> _THE DATA_
Content starts

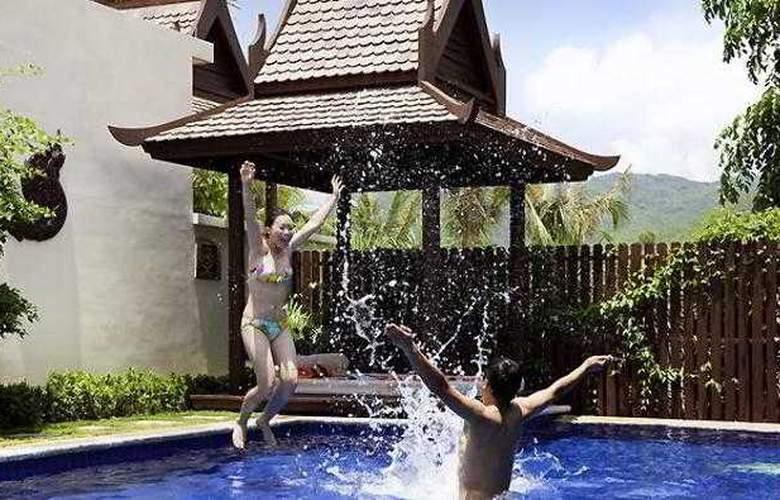 Pullman Yalong Bay Hotel & Resort - Hotel - 21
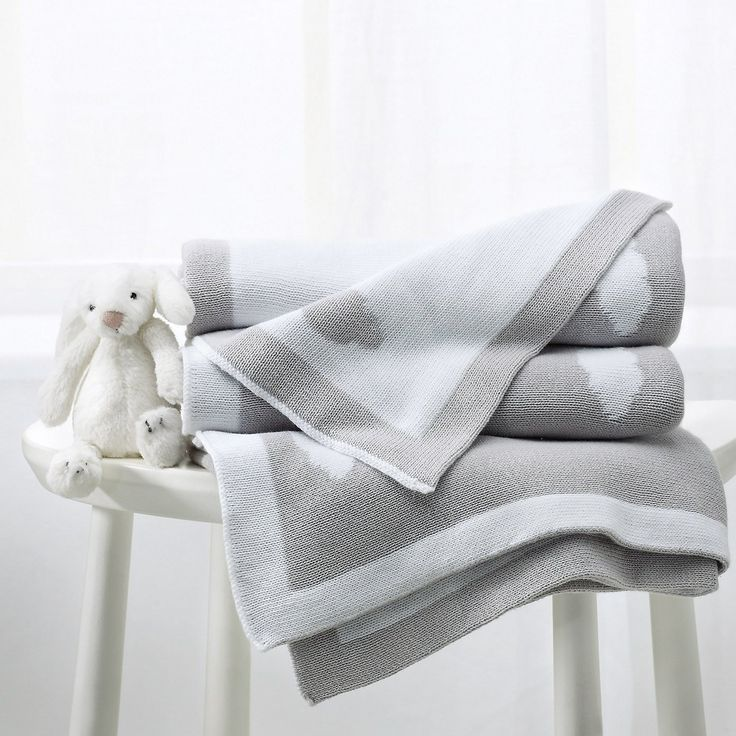 Reversible Cloud Blanket from The White Company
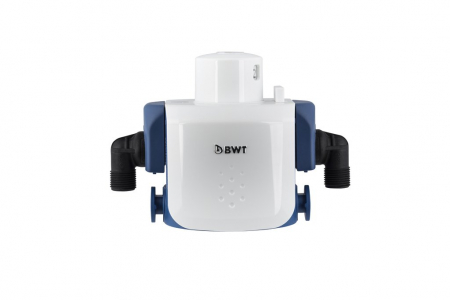 Cap filtru BWT flex universal9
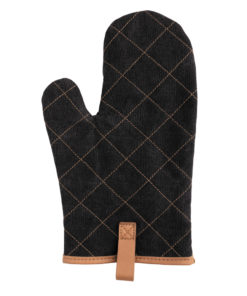 Deluxe canvas oven mitt black P262.831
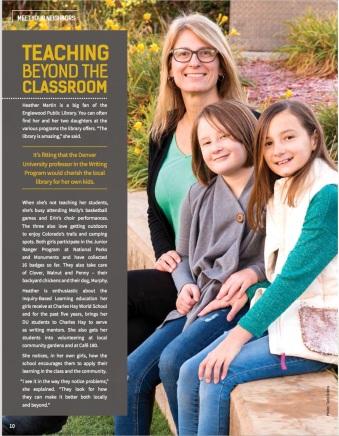 Teaching Beyond the Classroom copy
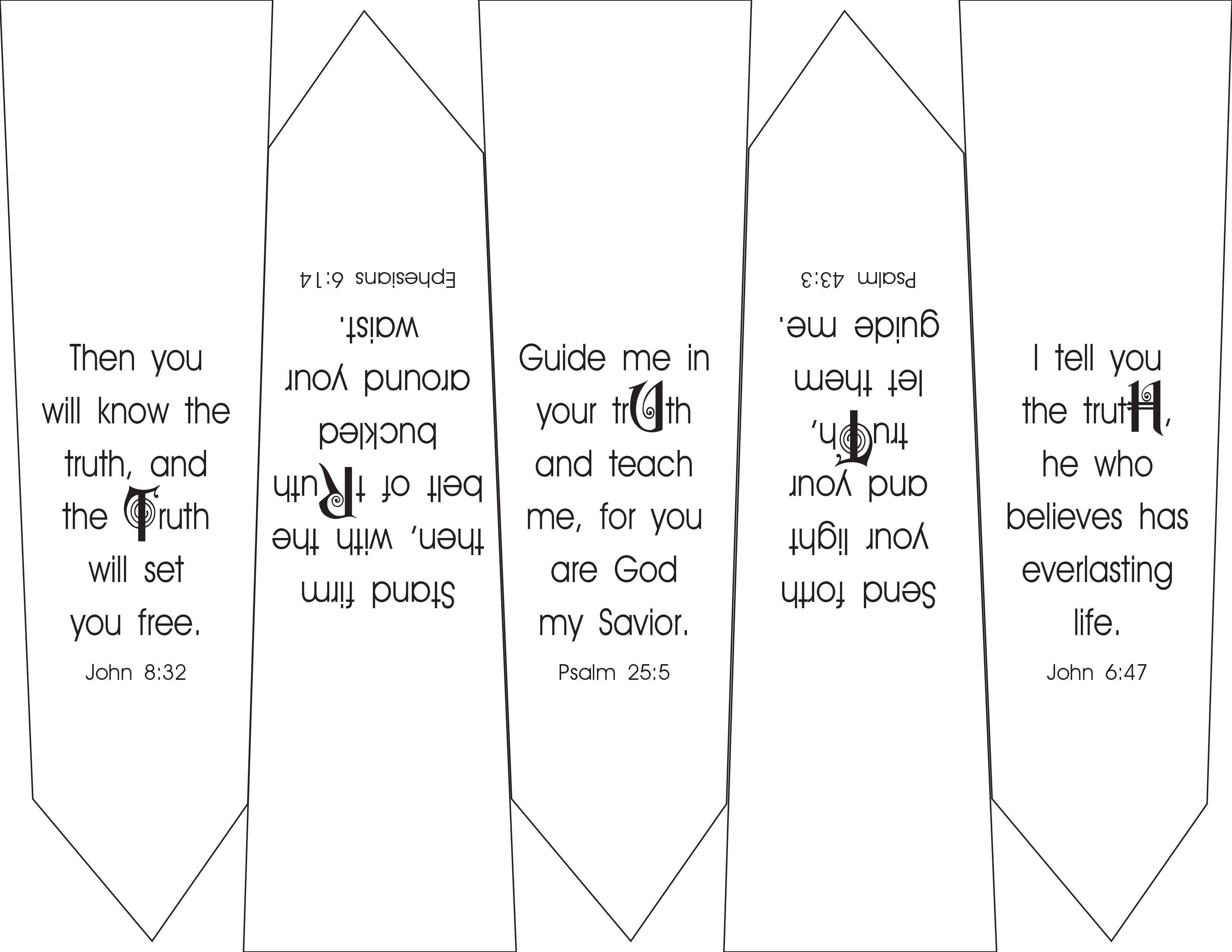 Pin On Kids Church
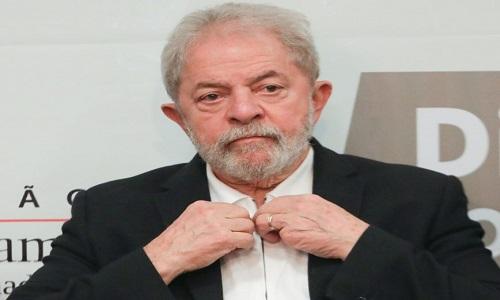 Defesa de Lula insiste em liberdade no STF e pede julgamento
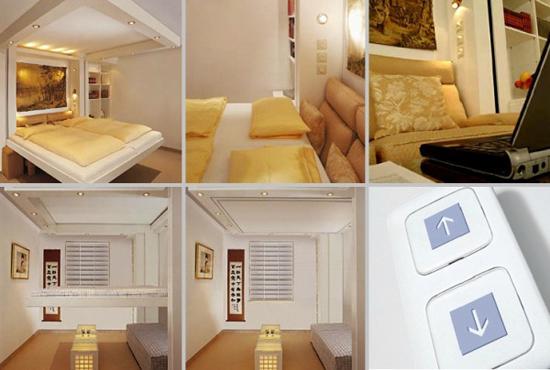 giuong ngu 15 Thích mê những kiểu giường tiết kiệm diện tích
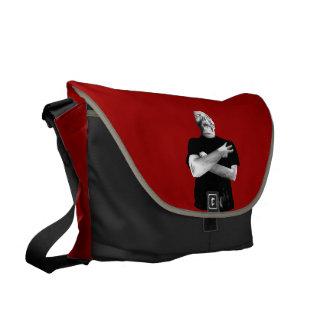 Slash Three! Messenger Bag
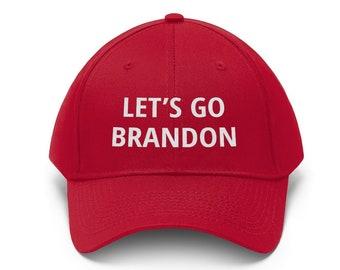 Let's Go Brandon Embroidered Dad Hat FJB Anti Biden Chant Baseball Cap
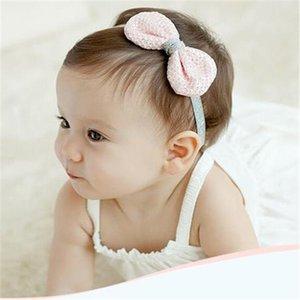 Hot Cute Baby Girl Hair Band Infant Kids Headwrap Lace Bow Princess Hair Ribbon Photo Prop Hair Ornaments Hairband Children Accessories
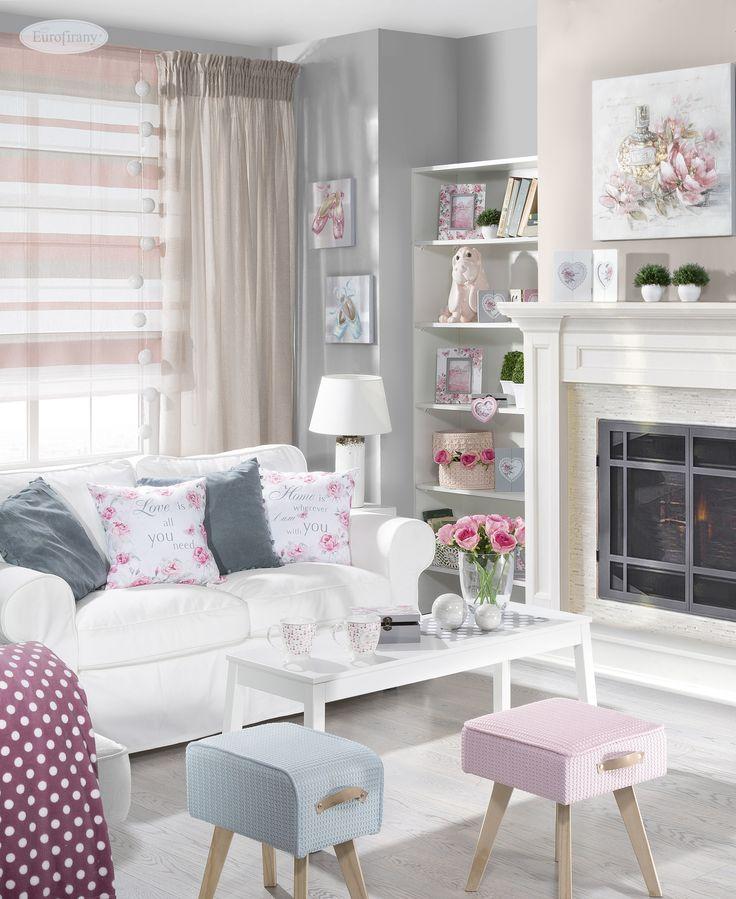 Kolekcja marki Eurofirany #home #interior #accessories #cozy #inspiration #livingroom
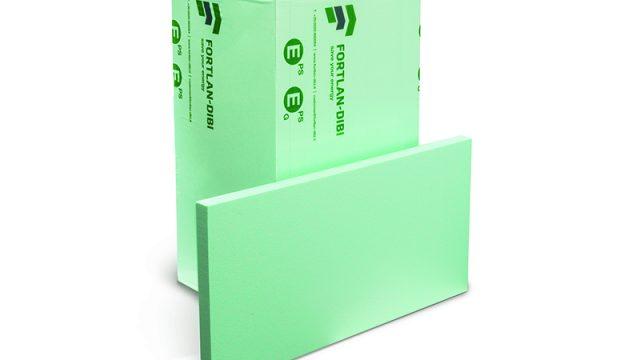 Il pannello in polistirene espanso green è DbxGreen di Fortlan DIBI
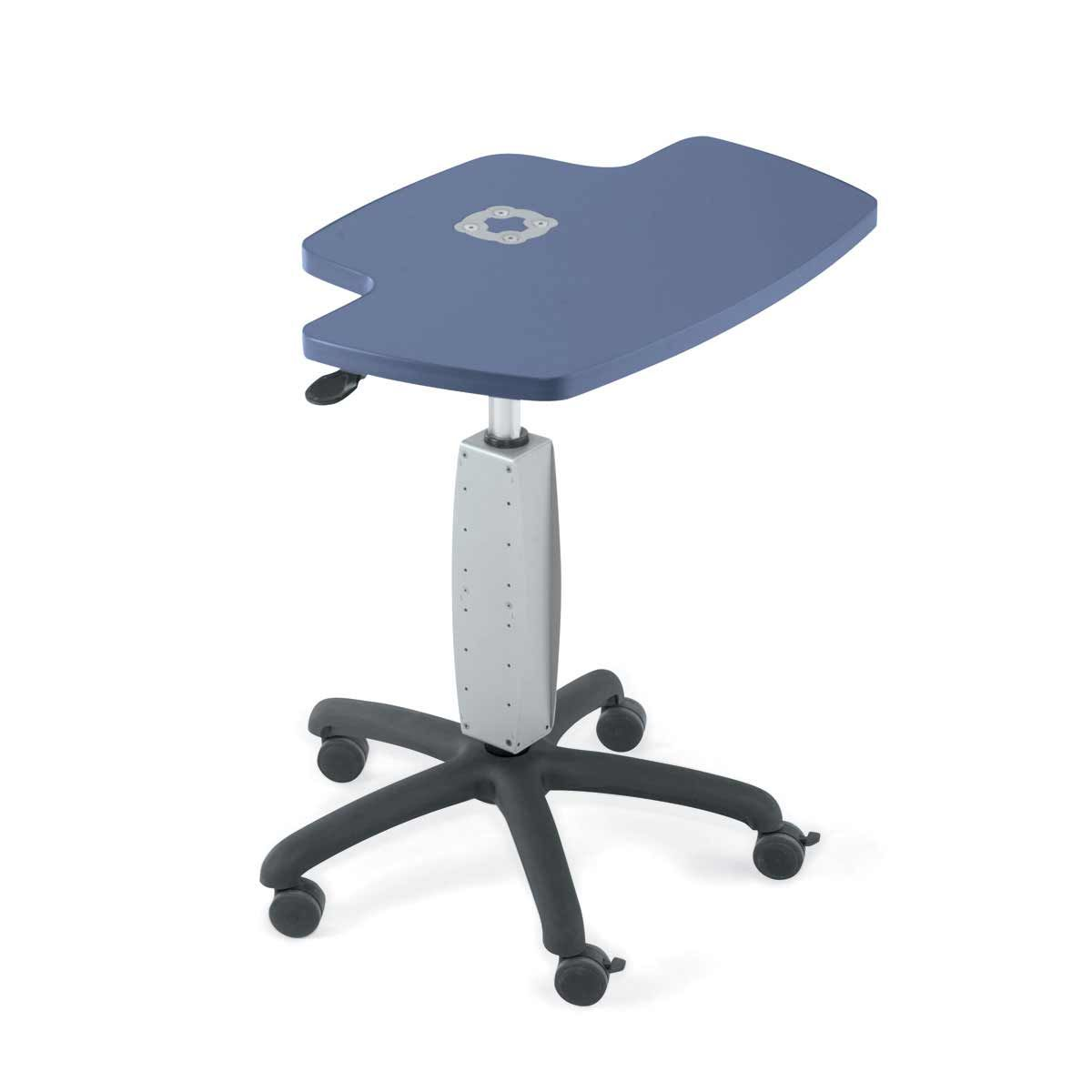 Anthro Height Adjustable Mobile Laptop Cart. SLJ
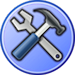 OPS Tools Icon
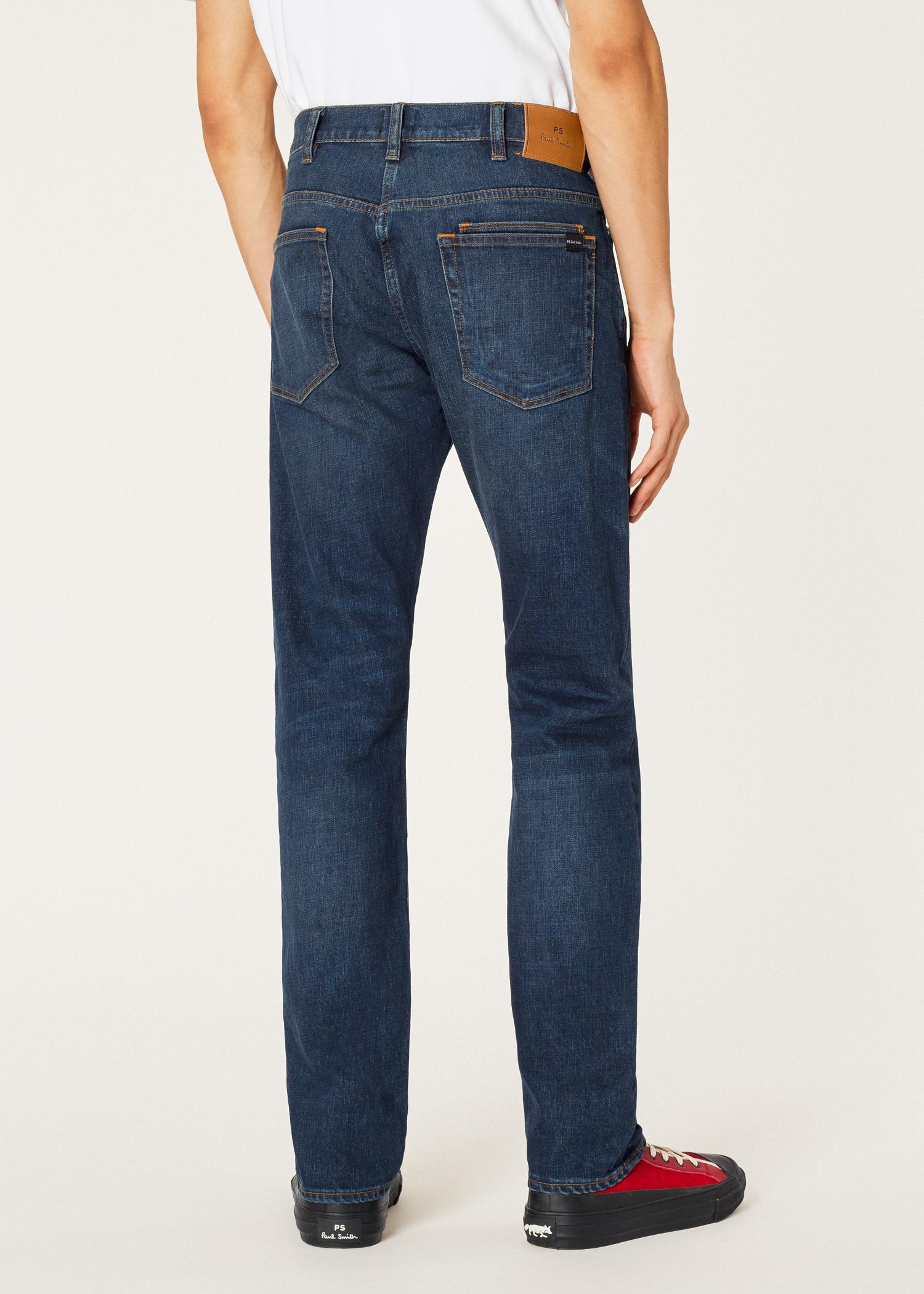 3941ce85d655 Paul Smith - Standard-fit 11.8oz  crosshatch Stretch  Blue-rinse Jeans.  View fullscreen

Content ends

> _INSTRUCTIONS TO FOLLOW_
In the records above, copy exactly everything from the line that has "Defesa de Lula" down to the line that has "Let's Go Brandon", both ends included, and leave out the pictures.

> _TASK ANSWER_
 Defesa de Lula insiste em liberdade no STF e pede julgamento
 giuong ngu 15 Thích mê những kiểu giường tiết kiệm diện tích
 Slash Three! Messenger Bag
 Let's Go Brandon Embroidered Dad Hat FJB Anti Biden Chant Baseball Cap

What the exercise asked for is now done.